Federal law allows foreign terror groups such as al-Qaida to be designated a terrorist organization, but legal experts say the Constitution does not extend the same jurisdiction to ideological movements in America, which are protected under the First Amendment.

Further, Antifa has no real organizational structure, nor does it have any members serving in central leadership roles.

Dueling ideologies

Ultimately, officials concede that both left- and right-wing American radicals may be responsible for thefts and vandalism since the outset of the unrest, mobilized by group efforts on social media.

Eric Jackson, a former chief of the Dallas field office of the FBI, who spoke to the Dallas Morning News, said the dueling factions have adopted law enforcement tactics and also have fueled numerous conspiracy theories online that are used to spread respective ideologies to recruit new members.

“Some groups are hoping for a large law enforcement presence and the use of tactics that will harm demonstrators, while others are looking for the introduction of the U.S. military against demonstrators,” he said.

Antifa fears ‘exaggerated’

The FBI’s Washington field office said its agents witnessed bricks being thrown at police and that a backpack was found with explosive materials, “but the fact that the FBI’s situation reports cannot find any evidence of such involvement now suggests that fears about [Antifa] may be exaggerated,” The Nation reported.

The FBI’s memo also warned that a far-right social media group had “called for far-right-leaning provocateurs to attack federal agents, and use automatic weapons against protesters.”

There have also been widespread reports of people posing as protesters while stoking anarchy and leaving the blame on leftist activists.

Adding to the confusion, false rumors have been spreading that Antifa transported people to wreak havoc on small cities across America, unsubstantiated claims that have become red meat for conservative news media and on pro-Trump social media accounts.

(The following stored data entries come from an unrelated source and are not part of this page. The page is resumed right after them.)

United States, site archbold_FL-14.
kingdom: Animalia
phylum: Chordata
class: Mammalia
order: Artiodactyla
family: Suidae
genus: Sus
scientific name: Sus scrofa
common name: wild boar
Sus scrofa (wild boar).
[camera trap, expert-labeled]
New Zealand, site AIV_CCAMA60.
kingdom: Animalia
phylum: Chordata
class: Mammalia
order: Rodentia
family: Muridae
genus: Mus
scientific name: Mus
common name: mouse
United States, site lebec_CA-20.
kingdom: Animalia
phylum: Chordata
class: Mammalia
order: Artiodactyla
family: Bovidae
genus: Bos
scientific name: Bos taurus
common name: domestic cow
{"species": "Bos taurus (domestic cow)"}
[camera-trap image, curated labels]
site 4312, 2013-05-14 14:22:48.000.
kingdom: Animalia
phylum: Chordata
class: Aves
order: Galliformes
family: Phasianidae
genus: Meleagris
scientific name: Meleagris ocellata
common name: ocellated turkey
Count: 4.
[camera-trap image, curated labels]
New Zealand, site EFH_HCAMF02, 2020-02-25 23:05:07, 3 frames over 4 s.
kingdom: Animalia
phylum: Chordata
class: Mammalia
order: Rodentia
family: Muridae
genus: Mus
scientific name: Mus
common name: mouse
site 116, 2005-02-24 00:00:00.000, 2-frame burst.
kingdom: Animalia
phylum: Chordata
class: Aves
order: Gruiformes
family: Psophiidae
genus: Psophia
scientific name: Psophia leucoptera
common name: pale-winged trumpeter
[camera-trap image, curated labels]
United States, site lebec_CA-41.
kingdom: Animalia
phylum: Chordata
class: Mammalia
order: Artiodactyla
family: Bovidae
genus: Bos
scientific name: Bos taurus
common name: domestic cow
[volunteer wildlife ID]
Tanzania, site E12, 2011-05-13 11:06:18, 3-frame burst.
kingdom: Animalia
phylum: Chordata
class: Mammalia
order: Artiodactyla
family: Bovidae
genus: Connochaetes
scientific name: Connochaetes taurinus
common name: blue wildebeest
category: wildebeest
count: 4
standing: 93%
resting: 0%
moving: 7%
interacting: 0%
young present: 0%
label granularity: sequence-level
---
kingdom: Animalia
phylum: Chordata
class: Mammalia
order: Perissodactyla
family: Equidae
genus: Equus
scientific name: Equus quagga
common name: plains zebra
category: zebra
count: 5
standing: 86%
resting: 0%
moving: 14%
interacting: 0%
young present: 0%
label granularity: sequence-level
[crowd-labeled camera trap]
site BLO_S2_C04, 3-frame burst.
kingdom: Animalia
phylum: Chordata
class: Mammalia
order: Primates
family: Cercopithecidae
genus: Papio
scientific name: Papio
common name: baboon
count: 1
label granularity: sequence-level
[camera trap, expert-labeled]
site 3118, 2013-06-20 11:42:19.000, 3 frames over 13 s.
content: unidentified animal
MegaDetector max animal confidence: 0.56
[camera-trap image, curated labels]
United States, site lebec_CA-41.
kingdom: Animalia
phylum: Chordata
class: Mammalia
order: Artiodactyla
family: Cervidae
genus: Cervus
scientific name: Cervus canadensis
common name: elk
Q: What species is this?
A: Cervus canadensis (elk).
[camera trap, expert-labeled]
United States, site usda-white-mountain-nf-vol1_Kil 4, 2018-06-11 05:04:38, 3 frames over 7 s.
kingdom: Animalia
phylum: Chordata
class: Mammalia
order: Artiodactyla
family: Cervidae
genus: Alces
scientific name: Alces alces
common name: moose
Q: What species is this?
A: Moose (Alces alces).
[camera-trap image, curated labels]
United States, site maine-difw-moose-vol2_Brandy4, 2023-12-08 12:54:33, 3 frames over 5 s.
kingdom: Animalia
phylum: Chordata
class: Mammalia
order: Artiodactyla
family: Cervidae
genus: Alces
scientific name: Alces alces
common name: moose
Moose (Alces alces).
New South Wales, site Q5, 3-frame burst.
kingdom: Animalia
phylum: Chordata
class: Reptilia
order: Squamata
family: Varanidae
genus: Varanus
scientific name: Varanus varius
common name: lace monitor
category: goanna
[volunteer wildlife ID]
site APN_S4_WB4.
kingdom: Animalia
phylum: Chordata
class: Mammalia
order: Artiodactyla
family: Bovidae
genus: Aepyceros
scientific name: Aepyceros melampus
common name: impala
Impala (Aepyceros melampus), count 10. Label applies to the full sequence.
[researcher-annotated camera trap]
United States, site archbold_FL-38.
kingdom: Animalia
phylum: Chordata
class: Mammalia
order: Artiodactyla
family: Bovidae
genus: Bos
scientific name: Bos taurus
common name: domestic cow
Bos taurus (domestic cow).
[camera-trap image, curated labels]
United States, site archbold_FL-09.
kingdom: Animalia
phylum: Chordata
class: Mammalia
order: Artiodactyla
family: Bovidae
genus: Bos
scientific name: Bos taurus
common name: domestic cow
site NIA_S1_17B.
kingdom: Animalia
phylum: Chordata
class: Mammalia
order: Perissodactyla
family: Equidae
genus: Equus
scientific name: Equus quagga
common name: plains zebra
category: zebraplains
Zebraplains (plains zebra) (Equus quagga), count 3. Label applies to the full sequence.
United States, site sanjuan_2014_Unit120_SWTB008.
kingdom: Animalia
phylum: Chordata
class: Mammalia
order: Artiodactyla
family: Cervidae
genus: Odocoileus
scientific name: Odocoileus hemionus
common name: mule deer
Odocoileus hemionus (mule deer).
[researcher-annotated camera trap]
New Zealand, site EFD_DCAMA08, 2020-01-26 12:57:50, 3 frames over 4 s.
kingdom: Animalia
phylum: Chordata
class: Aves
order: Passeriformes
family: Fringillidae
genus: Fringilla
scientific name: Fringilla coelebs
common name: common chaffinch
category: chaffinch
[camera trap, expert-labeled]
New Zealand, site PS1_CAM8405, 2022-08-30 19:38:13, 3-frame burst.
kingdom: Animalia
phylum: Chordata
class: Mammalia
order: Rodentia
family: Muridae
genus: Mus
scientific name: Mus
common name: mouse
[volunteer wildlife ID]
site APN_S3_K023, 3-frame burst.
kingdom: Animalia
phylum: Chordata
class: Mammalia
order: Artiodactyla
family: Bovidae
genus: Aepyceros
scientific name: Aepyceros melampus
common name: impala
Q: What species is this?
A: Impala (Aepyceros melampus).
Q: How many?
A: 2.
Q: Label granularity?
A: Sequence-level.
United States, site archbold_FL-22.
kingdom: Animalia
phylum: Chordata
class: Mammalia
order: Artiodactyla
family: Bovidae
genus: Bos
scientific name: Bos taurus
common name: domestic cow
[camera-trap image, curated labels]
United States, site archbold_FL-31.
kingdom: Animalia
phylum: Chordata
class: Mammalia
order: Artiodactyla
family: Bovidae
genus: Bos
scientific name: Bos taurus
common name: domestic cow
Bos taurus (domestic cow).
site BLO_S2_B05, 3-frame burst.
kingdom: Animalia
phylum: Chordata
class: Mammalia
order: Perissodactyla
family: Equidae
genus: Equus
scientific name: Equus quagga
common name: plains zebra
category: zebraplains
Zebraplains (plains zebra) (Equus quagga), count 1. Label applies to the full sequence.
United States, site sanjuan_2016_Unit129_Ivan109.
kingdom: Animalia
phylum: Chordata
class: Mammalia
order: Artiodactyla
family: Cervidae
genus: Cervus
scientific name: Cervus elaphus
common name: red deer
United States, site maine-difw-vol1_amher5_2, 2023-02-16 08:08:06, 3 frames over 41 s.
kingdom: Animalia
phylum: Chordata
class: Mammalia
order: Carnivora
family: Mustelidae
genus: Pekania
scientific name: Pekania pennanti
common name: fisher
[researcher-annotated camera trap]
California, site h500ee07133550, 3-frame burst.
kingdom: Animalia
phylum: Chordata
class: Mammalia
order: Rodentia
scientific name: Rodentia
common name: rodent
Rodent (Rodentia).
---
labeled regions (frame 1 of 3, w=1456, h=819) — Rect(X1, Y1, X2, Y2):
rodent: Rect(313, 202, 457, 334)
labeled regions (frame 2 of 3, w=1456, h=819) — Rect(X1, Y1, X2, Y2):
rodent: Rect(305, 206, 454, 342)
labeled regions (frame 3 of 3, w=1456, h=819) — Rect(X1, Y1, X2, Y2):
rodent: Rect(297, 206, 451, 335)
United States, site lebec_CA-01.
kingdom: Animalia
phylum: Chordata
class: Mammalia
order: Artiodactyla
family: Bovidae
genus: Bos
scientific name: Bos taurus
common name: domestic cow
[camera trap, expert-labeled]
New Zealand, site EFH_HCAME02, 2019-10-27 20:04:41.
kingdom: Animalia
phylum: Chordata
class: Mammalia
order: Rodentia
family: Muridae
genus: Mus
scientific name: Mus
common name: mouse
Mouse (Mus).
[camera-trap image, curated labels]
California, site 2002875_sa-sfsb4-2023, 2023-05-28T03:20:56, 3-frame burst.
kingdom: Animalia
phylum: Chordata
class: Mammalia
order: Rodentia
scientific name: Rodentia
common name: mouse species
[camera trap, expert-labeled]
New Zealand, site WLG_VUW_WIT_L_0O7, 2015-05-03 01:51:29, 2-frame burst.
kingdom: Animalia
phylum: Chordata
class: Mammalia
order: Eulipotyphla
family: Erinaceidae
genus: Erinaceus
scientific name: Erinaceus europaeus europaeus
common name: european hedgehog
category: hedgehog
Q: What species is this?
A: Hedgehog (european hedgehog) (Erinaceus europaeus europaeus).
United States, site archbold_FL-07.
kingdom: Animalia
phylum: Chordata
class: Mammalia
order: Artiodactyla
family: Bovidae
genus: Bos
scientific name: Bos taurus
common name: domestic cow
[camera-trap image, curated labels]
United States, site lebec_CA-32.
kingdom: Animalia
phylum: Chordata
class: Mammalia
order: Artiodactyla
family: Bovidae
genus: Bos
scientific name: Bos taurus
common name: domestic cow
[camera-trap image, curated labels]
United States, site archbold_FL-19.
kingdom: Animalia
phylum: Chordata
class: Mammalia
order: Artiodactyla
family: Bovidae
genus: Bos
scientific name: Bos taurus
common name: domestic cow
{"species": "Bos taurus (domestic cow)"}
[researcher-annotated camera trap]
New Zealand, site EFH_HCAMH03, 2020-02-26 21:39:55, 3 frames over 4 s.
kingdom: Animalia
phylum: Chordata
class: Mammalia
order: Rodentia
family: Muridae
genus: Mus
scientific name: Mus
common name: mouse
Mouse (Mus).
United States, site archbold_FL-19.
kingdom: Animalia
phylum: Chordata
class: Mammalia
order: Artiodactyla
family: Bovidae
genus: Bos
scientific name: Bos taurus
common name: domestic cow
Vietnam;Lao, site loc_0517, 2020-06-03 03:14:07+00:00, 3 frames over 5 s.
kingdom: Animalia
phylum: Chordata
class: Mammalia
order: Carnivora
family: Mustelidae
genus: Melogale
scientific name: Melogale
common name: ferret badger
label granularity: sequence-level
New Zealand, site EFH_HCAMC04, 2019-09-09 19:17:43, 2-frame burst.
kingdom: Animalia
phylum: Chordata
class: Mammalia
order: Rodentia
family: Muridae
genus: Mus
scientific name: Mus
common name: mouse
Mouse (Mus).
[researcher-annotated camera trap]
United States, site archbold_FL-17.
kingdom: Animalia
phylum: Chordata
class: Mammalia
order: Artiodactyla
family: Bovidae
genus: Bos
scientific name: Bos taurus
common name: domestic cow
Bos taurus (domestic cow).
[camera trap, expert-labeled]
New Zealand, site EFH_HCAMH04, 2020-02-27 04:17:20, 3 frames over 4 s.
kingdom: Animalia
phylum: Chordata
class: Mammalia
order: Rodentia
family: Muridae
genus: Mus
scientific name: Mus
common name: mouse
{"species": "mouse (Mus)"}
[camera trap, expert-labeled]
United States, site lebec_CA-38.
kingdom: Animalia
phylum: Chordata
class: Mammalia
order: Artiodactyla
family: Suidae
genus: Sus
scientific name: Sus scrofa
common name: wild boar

Twitter and Facebook busted some of the instigators behind the unsubstantiated social media chatter. Twitter determined Monday that a tweet promising Antifa would “move into residential areas” and “white” neighborhoods was sent by the white supremacy group Identity Evropa. The tweet was shared hundreds of times and cited in online news articles before Twitter removed it Monday, a company spokesperson said.

The mood on Capitol Hill

Trump’s allies in Congress have also singled out Antifa for violent confrontations during several protests across the country.

Rep. Matt Gaetz of Florida and Sen. Ted Cruz of Texas have echoed the president's call to designate Antifa as a terrorist organization.

Georgia Sen. Kelly Loeffler says she is co-sponsoring a Senate resolution that would call for Antifa to be designated as a domestic terrorist organization.

The resolution, introduced by Sens. Bill Cassidy of Louisiana and Cruz in 2019, would call for groups that identify as Antifa be designated as domestic terrorists as well as call upon the federal government to “redouble its efforts to combat the spread of domestic terrorism in all forms.”

Attorney General William Barr said Sunday the FBI would use its regional joint terrorism task forces to “identify criminal organizers” but stopped short of giving the group a designation, saying only that he was assigning the Department of Justice’s existing counterterrorism task forces to look into it.